### Task directions:
Reproduce all the entries exactly.

## begin Available records

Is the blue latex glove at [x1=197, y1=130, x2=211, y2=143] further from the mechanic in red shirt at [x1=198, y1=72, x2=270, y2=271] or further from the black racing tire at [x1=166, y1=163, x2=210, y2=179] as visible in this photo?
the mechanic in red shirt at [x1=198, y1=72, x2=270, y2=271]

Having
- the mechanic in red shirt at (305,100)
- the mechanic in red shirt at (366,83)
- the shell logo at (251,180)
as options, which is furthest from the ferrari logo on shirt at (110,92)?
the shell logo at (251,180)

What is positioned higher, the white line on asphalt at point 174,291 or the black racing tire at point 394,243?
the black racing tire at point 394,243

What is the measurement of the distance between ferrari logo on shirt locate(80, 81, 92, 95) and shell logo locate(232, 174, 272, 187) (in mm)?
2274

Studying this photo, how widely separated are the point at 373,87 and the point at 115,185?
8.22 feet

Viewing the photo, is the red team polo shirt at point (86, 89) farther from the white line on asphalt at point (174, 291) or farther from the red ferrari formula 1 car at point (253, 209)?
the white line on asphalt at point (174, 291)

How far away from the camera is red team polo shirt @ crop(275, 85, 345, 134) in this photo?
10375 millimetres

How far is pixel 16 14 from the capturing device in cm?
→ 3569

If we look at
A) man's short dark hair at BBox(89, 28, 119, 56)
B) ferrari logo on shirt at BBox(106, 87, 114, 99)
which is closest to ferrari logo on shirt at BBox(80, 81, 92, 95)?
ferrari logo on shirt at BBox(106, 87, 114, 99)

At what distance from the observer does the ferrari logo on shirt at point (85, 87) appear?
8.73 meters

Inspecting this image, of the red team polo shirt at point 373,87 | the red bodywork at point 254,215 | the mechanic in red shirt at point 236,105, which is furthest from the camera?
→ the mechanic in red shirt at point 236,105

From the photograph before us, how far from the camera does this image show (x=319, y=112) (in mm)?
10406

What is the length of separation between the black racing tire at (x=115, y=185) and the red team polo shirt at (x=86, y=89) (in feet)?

## end Available records

### Result for this task:
Is the blue latex glove at [x1=197, y1=130, x2=211, y2=143] further from the mechanic in red shirt at [x1=198, y1=72, x2=270, y2=271] or further from the black racing tire at [x1=166, y1=163, x2=210, y2=179] as visible in this photo?
the mechanic in red shirt at [x1=198, y1=72, x2=270, y2=271]

Having
- the mechanic in red shirt at (305,100)
- the mechanic in red shirt at (366,83)
- the shell logo at (251,180)
as options, which is furthest from the ferrari logo on shirt at (110,92)?
the shell logo at (251,180)

What is positioned higher, the white line on asphalt at point 174,291 or the black racing tire at point 394,243?
the black racing tire at point 394,243

What is the measurement of the distance between ferrari logo on shirt locate(80, 81, 92, 95) and shell logo locate(232, 174, 272, 187) (in mm)?
2274

Studying this photo, how widely separated are the point at 373,87 and the point at 115,185?
8.22 feet

Viewing the photo, is the red team polo shirt at point (86, 89) farther from the white line on asphalt at point (174, 291) or farther from the red ferrari formula 1 car at point (253, 209)?
the white line on asphalt at point (174, 291)

How far away from the camera is red team polo shirt @ crop(275, 85, 345, 134) in this photo?
10375 millimetres

How far is pixel 16 14 from the capturing device in cm?
→ 3569

If we look at
A) man's short dark hair at BBox(89, 28, 119, 56)
B) ferrari logo on shirt at BBox(106, 87, 114, 99)
which is closest to ferrari logo on shirt at BBox(80, 81, 92, 95)?
ferrari logo on shirt at BBox(106, 87, 114, 99)

At what distance from the observer does the ferrari logo on shirt at point (85, 87) appear?
8.73 meters

Inspecting this image, of the red team polo shirt at point 373,87 | the red bodywork at point 254,215 | the mechanic in red shirt at point 236,105, which is furthest from the camera?
→ the mechanic in red shirt at point 236,105

From the photograph before us, how far from the camera does this image show (x=319, y=112) (in mm)?
10406

What is the length of separation between the black racing tire at (x=115, y=185) and the red team polo shirt at (x=86, y=89) (in feet)?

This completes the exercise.